To make this happen, however, the Ollama devs need to solve three issues, none of which appear insurmountable.

First, Ollama needs a graphical user interface. Right now, it only is a small icon that lives in your menu bar/task bar to indicate that the server is running. When clicking it, users should be able to summon a small preferences window that allows them to perform two things:

Download, remove, update, and generally manage models and defaults.
Browse the available models across the various marketplaces and get some help as to which models are good for what. (I think GPT4All does a good job at this.)

Adding such a window is very simple, and would also allow adding some information (such as the version of Ollama). This is quite an easy task.

Second, Ollama needs to figure out why only the Mac app is reasonably sized, while both Windows and Linux installers are huge chonkers and bigger than some of the models it supports. This is already difficult to swallow for users, but is also not insurmountable.

Lastly, Ollama needs wider adoption. The API is well described and looks similar to the OpenAI API. App developers should continue to add Ollama integration so that users don’t just install Ollama for a single app, but actually can reap the benefits of the app across many apps they use.

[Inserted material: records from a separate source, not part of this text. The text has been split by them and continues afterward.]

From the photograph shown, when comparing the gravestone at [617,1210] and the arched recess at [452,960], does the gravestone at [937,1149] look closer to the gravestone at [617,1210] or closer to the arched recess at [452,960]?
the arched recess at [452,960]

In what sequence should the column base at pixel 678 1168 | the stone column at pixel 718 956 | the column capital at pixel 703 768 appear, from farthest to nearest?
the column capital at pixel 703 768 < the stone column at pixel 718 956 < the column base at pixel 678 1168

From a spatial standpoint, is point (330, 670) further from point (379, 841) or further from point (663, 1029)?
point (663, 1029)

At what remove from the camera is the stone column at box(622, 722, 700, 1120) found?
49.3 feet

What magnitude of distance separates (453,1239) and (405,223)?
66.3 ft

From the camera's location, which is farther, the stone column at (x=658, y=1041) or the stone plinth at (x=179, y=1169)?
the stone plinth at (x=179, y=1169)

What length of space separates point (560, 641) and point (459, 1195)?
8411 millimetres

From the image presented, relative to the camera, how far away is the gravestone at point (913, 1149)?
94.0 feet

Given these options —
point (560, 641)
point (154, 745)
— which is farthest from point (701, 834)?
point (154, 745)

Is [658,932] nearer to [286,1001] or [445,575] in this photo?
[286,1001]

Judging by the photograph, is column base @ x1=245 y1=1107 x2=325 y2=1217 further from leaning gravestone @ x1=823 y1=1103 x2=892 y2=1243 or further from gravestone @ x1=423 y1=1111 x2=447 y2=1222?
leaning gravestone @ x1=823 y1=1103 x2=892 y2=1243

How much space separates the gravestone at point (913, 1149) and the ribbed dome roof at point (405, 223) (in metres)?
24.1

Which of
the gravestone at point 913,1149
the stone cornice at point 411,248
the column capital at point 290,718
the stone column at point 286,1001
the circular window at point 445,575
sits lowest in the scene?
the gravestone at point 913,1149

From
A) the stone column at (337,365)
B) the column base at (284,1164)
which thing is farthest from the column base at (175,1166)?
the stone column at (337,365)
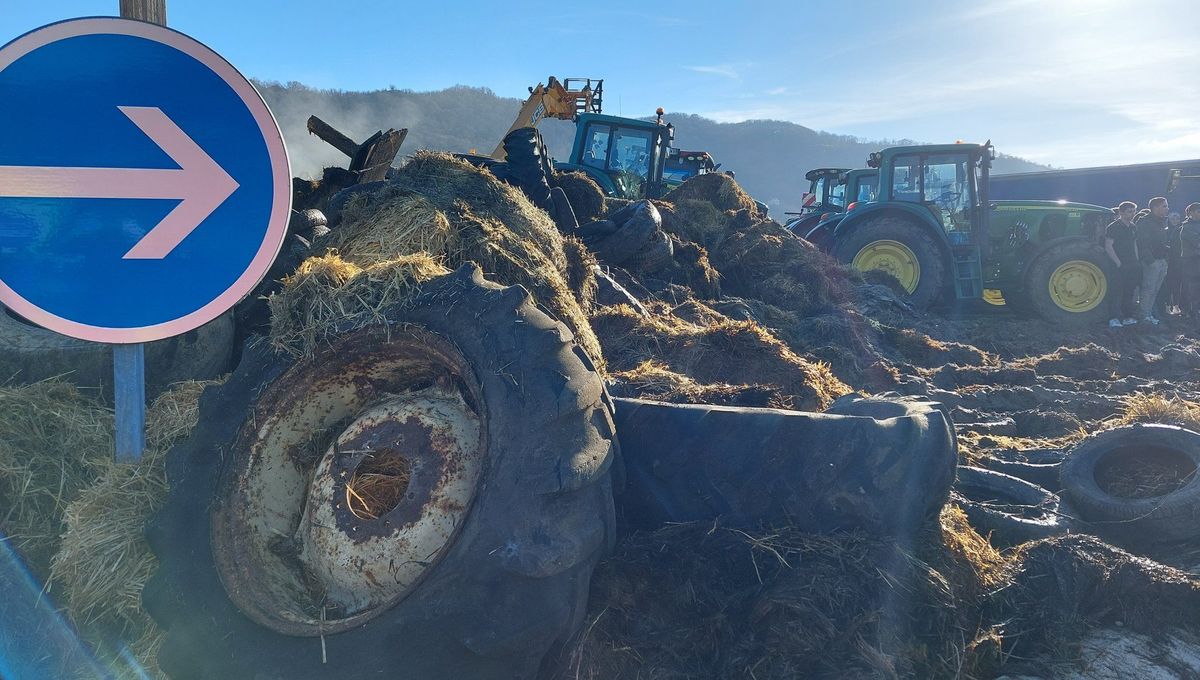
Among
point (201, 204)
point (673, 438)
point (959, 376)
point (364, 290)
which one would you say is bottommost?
point (959, 376)

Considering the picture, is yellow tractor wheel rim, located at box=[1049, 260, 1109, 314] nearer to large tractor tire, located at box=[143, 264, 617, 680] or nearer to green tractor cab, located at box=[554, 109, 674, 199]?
green tractor cab, located at box=[554, 109, 674, 199]

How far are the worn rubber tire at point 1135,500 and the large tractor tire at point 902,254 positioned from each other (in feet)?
27.1

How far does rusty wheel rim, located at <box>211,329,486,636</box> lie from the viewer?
1950 mm

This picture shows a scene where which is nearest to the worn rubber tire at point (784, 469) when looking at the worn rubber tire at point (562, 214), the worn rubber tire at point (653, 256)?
the worn rubber tire at point (562, 214)

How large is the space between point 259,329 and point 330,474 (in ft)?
6.10

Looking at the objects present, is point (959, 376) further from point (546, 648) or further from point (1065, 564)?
point (546, 648)

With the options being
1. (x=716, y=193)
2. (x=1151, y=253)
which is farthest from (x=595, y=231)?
(x=1151, y=253)

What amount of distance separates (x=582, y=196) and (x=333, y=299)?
560cm

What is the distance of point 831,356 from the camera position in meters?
5.88

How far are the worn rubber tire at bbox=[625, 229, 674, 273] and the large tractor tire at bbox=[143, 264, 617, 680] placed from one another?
4.51 meters

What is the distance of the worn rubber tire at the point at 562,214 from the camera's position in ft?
19.7

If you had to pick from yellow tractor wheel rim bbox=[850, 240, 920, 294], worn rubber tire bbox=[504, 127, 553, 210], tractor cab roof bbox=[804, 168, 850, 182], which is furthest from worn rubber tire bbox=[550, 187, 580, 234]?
tractor cab roof bbox=[804, 168, 850, 182]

Then, app developers would be able to stop integrating with llama.cpp directly, and instead only hook into the API by Ollama. This would mean some centralization, yes, but as we have learned with social media over the past years, some form of centralization is crucial if we want great things to happen.

This is also a wish I have for 2025: We need fewer apps that offer ChatGPT/Ollama/some other chatbot integrations, and more focus on supporting the viable options that are out there already. We need more energy focusing on llama.cpp, Ollama, and fixing these issues so that a common way of integrating AI becomes possible.

Finally, I believe that developers would do well taking Apple as an example. The two primary use cases of generative AI right now are text-focused and chat, so it makes sense to offer a similar “open” approach to writing tools as Apple. I want an app that offers me to use whatever model I want to perform the writing tasks and that stays out of my way similar to Apple’s Writing Tools. The “stay out of the way” is something crucial. Why not offer a Siri-like interface to ask an actual local model rather than the still-lobotomized machine learning that Siri has?

Now, I know that talk is cheap, so I won’t be mad if not all of this happens. But I think that we’re already 80% down the way to enabling mass adoption of open weight/open source generative LLMs. As always with Pareto-ratios, the final 20% to even make non-tech-savvy users switch are the hardest. I am looking optimistically into 2025, because I think the issues I’ve identified are quick to solve for the community, and then it’s only on me and my colleagues from other Open Source apps to actually integrate generative AI productively. I’m happy to do my part.

That’s it — that’s 2024 on this blog. Let me finish this article by wishing you a Happy New Year and all the best for your 2025. May the world take a turn for the better for once.

See you next year!

¹ Albeit I would like to stress that Microsoft’s Phi models have become quite capable over the last year; and I even managed to get one running on my potato server with an almost acceptable speed.
² Did you for a short moment think that I may have written this article using LLMs? If so, you have been paying attention over the past year, very good!
³ This becomes even funnier once you realize that the macOS app is actually just an Electron wrapper, decried for being “bloated” and just “bad”.